Saturday, 30 March 2013


It had been almost a week since the old gardener's transmutation, and he laid on the compost heap irritably snapping at flies and unable to do anything about the weeds which had grown up between the regimented rows of green bean-shoots which had sprouted in the warm weather during his absence.

Unable to sleep, he had been sitting in his little hovel late at night, listening to the bats chittering away outside as they tore around in their insatiable hunt for flying insects. At the time, it had not occurred to him to ask himself how he could hear them at all, let alone with the clarity and distinction that he had not even experienced as a child.

All his senses had been heightened that night, and he had become obsessed with one particular bat which he found he could aurally follow as it flitted around outside, communicating with it's fellows in a lower register at the same time as emitting ever-accelerating echo-location signals as it homed-in on yet another flying creature of the night.

He was seated - eyes closed - at an open window, with his hands stretched out before him on a table and a single, electric light bulb hanging above his head, when an extraordinary event occurred.

A large moth - attracted by the light - fluttered in through the window, and began to circle the bulb, gently bashing against it and creating little bell-like rings as it hammered it's fat body against the glass.

The old man became aware of the approach of his bat as the machine-gun twittering it was firing at the moth was directed toward him, and in a brief moment, the bat entered the room and actually came to a dead stop as it snatched the creature just over his head, before turning on it's axis and returning to the black of the night.

Two seconds later, the scented debris from the punctured moth settled on the old man like soft rain, and his senses were overloaded with the perfume of millions of prematurely released pheromones, one of which could have been detected downwind by any female of the species from a distance of several miles.

Almost swooning from the shock of it, he sat in the chair, all the while breathing deeply through his nostrils, trying to recover his composure and make his way to his bed to try to sleep.

Before long, the back of the seat began to cut into his legs, and his spine ached horribly, as if about to snap under it's own weight.

He slowly opened his eyes and saw - with utter horror - two furry and wolf-like paws on the table before him, both tipped with blackish and unkempt claws.

With a sharp yelp, he tried to stand up but only fell to the floor and lay there, curled up in a tight crescent and panting heavily. Something was pointing directly at his nose, and it was a while before he realised that this was, in fact, his own tail.

He had passed the rest of night trying to console himself by slowly licking his balls as he waited for daylight and refuge with the old woman at the house. She, he thought, would be the only one capable of understanding.

After sixty years of addiction to tobacco, the sudden deprivation of it was causing yet more anxiety for the old man, and the relentless diet of tinned dog food that the old woman had been feeding him for the last few days was having an adverse effect on his guts, so he decided to lift himself from the compost heap and do something about it.

He made his way down the sandy path to his hut and carefully nosed the door open before gingerly poking his snout around it to sniff the stale air within.
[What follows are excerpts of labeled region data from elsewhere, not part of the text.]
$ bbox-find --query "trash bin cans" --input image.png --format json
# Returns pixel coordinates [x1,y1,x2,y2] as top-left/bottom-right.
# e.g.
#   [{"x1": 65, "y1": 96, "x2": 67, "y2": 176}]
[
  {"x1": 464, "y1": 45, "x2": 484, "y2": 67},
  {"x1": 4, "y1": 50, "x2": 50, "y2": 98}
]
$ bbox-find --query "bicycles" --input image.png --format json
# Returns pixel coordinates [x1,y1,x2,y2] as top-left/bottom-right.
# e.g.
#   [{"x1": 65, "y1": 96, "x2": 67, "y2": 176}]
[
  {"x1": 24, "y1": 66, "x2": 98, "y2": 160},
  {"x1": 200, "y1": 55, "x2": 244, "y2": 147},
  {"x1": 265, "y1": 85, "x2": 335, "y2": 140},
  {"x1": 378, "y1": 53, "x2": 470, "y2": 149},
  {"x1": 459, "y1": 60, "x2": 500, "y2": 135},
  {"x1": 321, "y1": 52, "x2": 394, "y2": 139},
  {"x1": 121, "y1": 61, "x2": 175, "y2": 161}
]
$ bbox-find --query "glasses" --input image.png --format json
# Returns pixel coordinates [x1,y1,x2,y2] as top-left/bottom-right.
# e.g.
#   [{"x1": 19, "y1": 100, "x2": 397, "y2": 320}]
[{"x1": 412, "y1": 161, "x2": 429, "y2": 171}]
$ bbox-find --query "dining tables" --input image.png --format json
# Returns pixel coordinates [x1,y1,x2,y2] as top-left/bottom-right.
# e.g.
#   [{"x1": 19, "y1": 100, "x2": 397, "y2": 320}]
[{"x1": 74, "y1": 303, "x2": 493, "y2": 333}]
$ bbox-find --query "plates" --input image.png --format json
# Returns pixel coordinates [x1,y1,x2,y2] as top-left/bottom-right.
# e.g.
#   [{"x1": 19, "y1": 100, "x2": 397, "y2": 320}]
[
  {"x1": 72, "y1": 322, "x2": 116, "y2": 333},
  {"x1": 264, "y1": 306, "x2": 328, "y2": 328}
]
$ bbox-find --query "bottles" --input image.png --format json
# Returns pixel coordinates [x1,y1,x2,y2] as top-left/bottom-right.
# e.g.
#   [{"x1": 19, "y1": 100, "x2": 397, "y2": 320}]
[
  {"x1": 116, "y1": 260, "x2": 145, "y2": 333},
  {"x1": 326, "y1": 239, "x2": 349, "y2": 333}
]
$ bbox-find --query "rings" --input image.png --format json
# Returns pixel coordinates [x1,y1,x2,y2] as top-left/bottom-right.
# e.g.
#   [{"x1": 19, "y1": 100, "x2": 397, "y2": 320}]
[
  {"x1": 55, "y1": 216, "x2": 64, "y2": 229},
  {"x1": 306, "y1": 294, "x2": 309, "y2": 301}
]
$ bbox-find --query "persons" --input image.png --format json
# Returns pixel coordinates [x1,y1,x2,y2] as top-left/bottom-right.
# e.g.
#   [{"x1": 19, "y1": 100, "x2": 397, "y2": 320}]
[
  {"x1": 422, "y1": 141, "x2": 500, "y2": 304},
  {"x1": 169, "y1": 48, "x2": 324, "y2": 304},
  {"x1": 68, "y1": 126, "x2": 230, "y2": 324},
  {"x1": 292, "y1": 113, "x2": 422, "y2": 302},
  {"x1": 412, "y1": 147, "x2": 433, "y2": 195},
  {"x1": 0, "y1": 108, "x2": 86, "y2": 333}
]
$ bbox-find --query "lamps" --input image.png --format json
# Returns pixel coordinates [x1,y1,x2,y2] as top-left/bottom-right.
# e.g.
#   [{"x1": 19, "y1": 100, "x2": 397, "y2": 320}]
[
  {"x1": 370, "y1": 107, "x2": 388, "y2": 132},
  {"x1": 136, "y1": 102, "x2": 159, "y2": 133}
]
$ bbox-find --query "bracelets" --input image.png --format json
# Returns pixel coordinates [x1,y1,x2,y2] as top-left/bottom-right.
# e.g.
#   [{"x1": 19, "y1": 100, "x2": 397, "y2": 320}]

He could tell that they had been there, but were not there now, so he crept across the room toward the table which - to his relief - still had the pipe and pouch lying where he had left them. He dragged them both off, dropped them on the floor, then went over to a hessian bag in the corner of the room and thrust his head into it, pulling out a raw carrot.

The carrot was old and flexible, but he devoured it quickly, then let out a cross between a belch and a bilious cough before gathering up the smoking kit and making his way back to the house.

The Yorkshire Terrier edged away from him and retreated to it's basket as he entered the kitchen, and he dropped the pipe and pouch at the feet of the old woman, looking up expectantly as she stared between them and him with incredulity.

It was a while before she understood what he was asking her to do, but eventually she took some of the stinking weed from the pouch and stuffed it into the bowl of the pipe, then proffered the stem to the ragged lips of the old man, who seized it between the two rows of teeth in his massive jaws and waited for her to light it. The old woman suddenly became overwhelmed with a surge of pity for the wretched creature, and felt as if she were administering heroin to a disabled junkie.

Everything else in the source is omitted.